Impermanence and Complaint

“Allow your thoughts to come and go. Just don’t serve them tea.” (Suzuki Roshi)

I’ve been pretty sick with a cold–for almost four weeks now. Tests identified rhinovirus on July 17 and again (still!) on August 8. In the last couple of days I had a low-grade fever which was just enough to make me feel crappy.

I’m hopeful this morning. The Tylenol and Ibuprofen are keeping the temp down. I’ve started taking Augmentin (penicillin), which is usually not recommended without signs of a bacterial infection, but doctors are extra-careful with stem cell transplant patients, especially with fever. I’m starting to feel better.

This cold has been even more annoying because 2017 has so far been the year of viruses–rhinovirus, influenza, parainfluenza. I think the immunosuppressant I was taking for graft-versus-host disease (now resolved) increased my vulnerability to these things (no great leap of logic), so I stopped taking it.

When I feel good, I forget to appreciate how nice it is to feel good. When I’m very sick, I’m in the hospital–surrounded by experts, and usually I have a strong feeling (and motivation) that there’s a treatment that will make me better. In both those situations, feeling very good or very bad, I can forget or ignore the fact of impermanence.

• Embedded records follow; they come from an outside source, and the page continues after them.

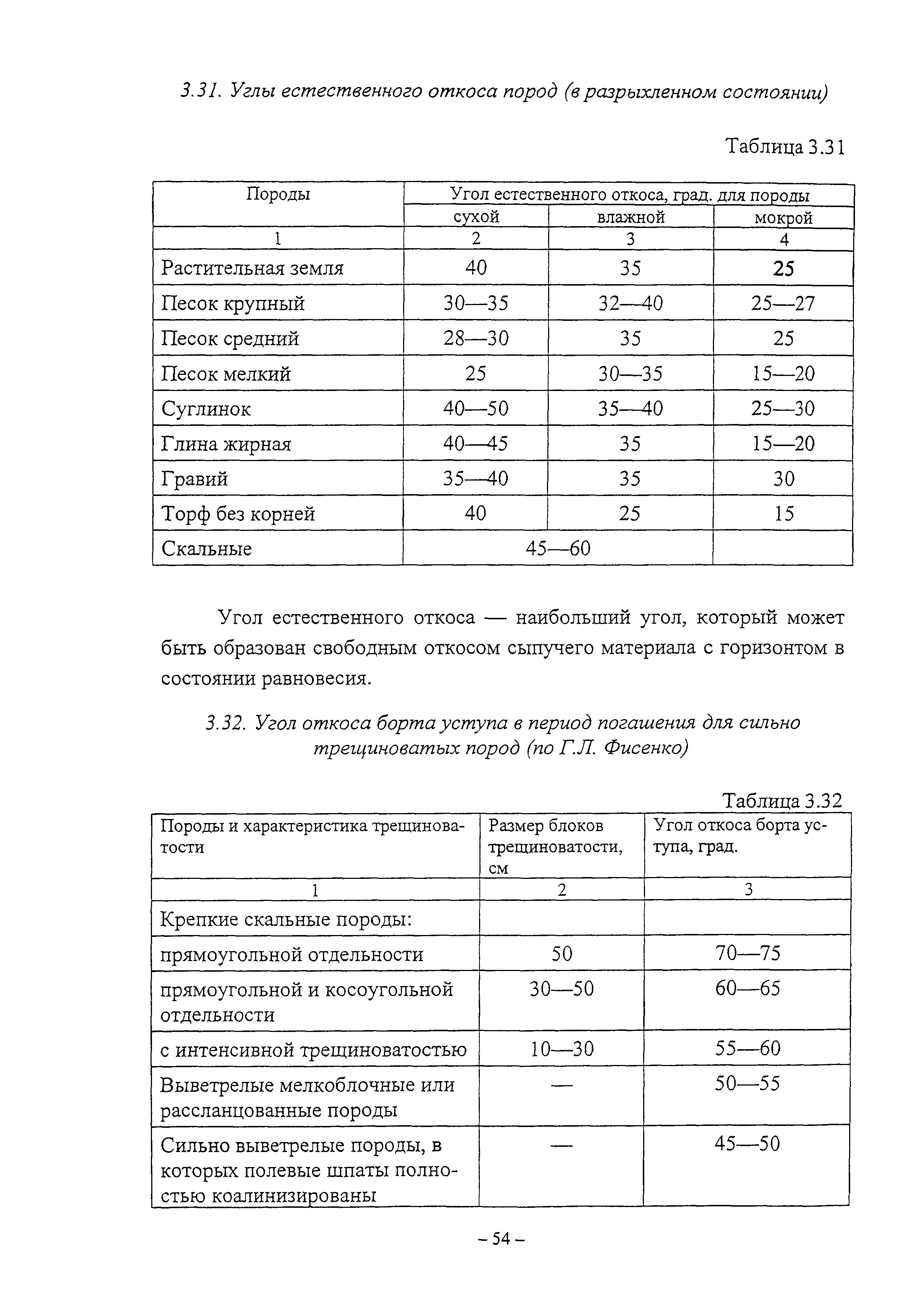 3.31. Углы естественного откоса пород (в разрыхленном состоянии)

Таблица 3.31

| Породы | Угол естественного откоса, град. для породы | | |
|---|---|---|---|
| | сухой | влажной | мокрой |
| 1 | 2 | 3 | 4 |
| Растительная земля | 40 | 35 | 25 |
| Песок крупный | 30—35 | 32—40 | 25—27 |
| Песок средний | 28—30 | 35 | 25 |
| Песок мелкий | 25 | 30—35 | 15—20 |
| Суглинок | 40—50 | 35—40 | 25—30 |
| Глина жирная | 40—45 | 35 | 15—20 |
| Гравий | 35—40 | 35 | 30 |
| Торф без корней | 40 | 25 | 15 |
| Скальные | 45—60 | | |

Угол естественного откоса — наибольший угол, который может быть образован свободным откосом сыпучего материала с горизонтом в состоянии равновесия.

3.32. Угол откоса борта уступа в период погашения для сильно трещиноватых пород (по Г.Л. Фисенко)

Таблица 3.32

| Породы и характеристика трещиноватости | Размер блоков трещиноватости, см | Угол откоса борта уступа, град. |
|---|---|---|
| 1 | 2 | 3 |
| Крепкие скальные породы: | | |
| прямоугольной отдельности | 50 | 70—75 |
| прямоугольной и косоугольной отдельности | 30—50 | 60—65 |
| с интенсивной трещиноватостью | 10—30 | 55—60 |
| Выветрелые мелкоблочные или рассланцованные породы | — | 50—55 |
| Сильно выветрелые породы, в которых полевые шпаты полностью коалинизированы | — | 45—50 |

– 54 –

When I have “just” a cold, but feel too crappy to do anything, I discover a sense of guilt if I don’t recover quickly. (That’s helpful, right? If you don’t feel well, there’s a mental trick to make you feel even worse.)

Feeling good doesn’t last long before it shifts. But who thinks like that?

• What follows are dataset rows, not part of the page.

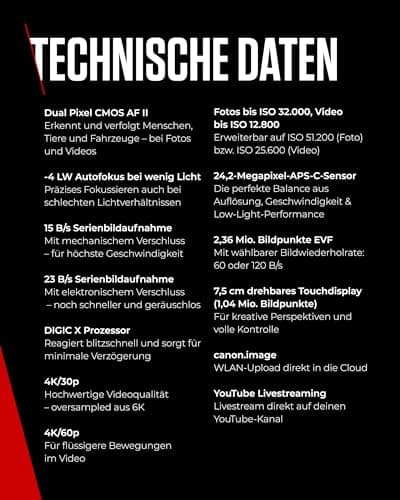 TECHNISCHE DATEN

Dual Pixel CMOS AF II
Erkennt und verfolgt Menschen, Tiere und Fahrzeuge – bei Fotos und Videos

-4 LW Autofokus bei wenig Licht
Präzises Fokussieren auch bei schlechten Lichtverhältnissen

15 B/s Serienbildaufnahme
Mit mechanischem Verschluss – für höchste Geschwindigkeit

23 B/s Serienbildaufnahme
Mit elektronischem Verschluss – noch schneller und geräuschlos

DIGIC X Prozessor
Reagiert blitzschnell und sorgt für minimale Verzögerung

4K/30p
Hochwertige Videoqualität – oversampled aus 6K

4K/60p
Für flüssigere Bewegungen im Video

Fotos bis ISO 32.000, Video bis ISO 12.800
Erweiterbar auf ISO 51.200 (Foto) bzw. ISO 25.600 (Video)

24,2-Megapixel-APS-C-Sensor
Die perfekte Balance aus Auflösung, Geschwindigkeit & Low-Light-Performance

2,36 Mio. Bildpunkte EVF
Mit wählbarer Bildwiederholrate: 60 oder 120 B/s

7,5 cm drehbares Touchdisplay (1,04 Mio. Bildpunkte)
Für kreative Perspektiven und volle Kontrolle

canon.image
WLAN-Upload direkt in die Cloud

YouTube Livestreaming
Livestream direkt auf deinen YouTube-Kanal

Buddhists try to. It’s challenging to think about impermanence when everything in your life is going swimmingly. But that’s when we should be taming and training our minds, because we know things will change. It’s easier to train your mind when your body isn’t overwhelmed, to prepare for when it is.

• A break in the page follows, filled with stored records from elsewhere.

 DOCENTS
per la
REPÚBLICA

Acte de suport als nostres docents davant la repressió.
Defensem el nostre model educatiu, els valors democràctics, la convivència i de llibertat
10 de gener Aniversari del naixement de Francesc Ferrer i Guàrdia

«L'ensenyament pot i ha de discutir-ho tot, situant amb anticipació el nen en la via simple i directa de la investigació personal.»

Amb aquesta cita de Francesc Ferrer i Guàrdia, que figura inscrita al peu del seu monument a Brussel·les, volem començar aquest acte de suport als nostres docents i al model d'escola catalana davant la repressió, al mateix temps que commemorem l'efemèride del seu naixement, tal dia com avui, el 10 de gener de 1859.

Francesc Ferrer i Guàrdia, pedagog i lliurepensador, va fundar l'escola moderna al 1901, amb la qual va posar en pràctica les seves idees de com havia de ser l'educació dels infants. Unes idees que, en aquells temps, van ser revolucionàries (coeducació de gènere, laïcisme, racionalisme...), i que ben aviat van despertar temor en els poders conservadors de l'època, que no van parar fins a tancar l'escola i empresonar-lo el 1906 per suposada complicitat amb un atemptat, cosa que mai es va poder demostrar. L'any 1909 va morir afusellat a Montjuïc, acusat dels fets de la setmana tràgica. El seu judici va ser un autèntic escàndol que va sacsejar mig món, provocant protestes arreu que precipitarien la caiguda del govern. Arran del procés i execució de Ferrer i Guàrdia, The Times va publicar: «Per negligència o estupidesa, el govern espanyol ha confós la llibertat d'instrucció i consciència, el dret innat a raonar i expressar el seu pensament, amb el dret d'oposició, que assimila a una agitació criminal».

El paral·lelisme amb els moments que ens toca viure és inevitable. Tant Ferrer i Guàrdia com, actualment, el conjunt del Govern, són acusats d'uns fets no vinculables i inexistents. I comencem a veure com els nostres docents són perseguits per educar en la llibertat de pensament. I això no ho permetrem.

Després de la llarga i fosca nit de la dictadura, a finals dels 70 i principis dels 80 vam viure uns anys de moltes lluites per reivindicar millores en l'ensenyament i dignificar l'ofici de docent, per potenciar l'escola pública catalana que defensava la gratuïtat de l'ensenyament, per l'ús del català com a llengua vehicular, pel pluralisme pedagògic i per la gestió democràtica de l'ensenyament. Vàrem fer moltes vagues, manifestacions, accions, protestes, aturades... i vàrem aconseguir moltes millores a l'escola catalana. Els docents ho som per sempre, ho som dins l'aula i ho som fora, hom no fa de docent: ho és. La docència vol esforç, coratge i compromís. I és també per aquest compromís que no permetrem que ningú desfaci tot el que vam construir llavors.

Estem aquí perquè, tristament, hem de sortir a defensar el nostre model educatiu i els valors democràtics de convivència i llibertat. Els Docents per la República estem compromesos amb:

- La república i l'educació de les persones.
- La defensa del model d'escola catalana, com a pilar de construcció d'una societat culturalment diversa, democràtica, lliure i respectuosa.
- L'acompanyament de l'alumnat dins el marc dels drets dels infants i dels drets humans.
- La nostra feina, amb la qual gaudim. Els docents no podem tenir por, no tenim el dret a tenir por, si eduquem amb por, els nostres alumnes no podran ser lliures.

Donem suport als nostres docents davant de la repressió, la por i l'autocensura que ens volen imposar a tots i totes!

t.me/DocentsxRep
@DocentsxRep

Feeling bad is a clear message, a lesson, that feeling good doesn’t last. The medical rush to make it better can be a way to avoid awareness of impermanence. We’d rather not think about it.

My practice, I remind myself, is to simplify my inner commentary, calm my personal curmudgeon. (Seriously? Another virus?!) Stop complaining.

As I start feeling better, I challenge myself not to forget how sick I was, and to remember the countless others who are more sick than I. I challenge myself not to forget (or complain about) impermanence.

Impermanence is a profound teaching because it is a universal fact. It should become as familiar as our own name. We should never become complacent about it, or treat it as merely an idea or a philosophy.

The coffee that’s gone cold, our moods that can shift unexpectedly, last night’s elegant dinner that’s become a fading memory. People, too–friends, enemies, family, celebrities–we arise, dwell for a while, and move on. That’s how things are. It can be horribly painful when someone wonderful dies. Or a profound relief when an illness ends. Bad things fade away as well as good things.

We should experience impermanence, acknowledge it, feel it, open our hearts to it. Live in the full catastrophe. Be motivated by impermanence, inspired toward compassion and the path of awakening.

As we train our minds in this way, we realize that all we have is nowness.

P.S. Just to avoid any misunderstanding, I don’t advocate stopping medical or mental health treatment. Some people get the funny idea that meditation or Buddhism will heal everything and solve every problem. It won’t. 

Take loving care of your body and mind, as you would your own child. Maintain awareness of the preciousness of existence.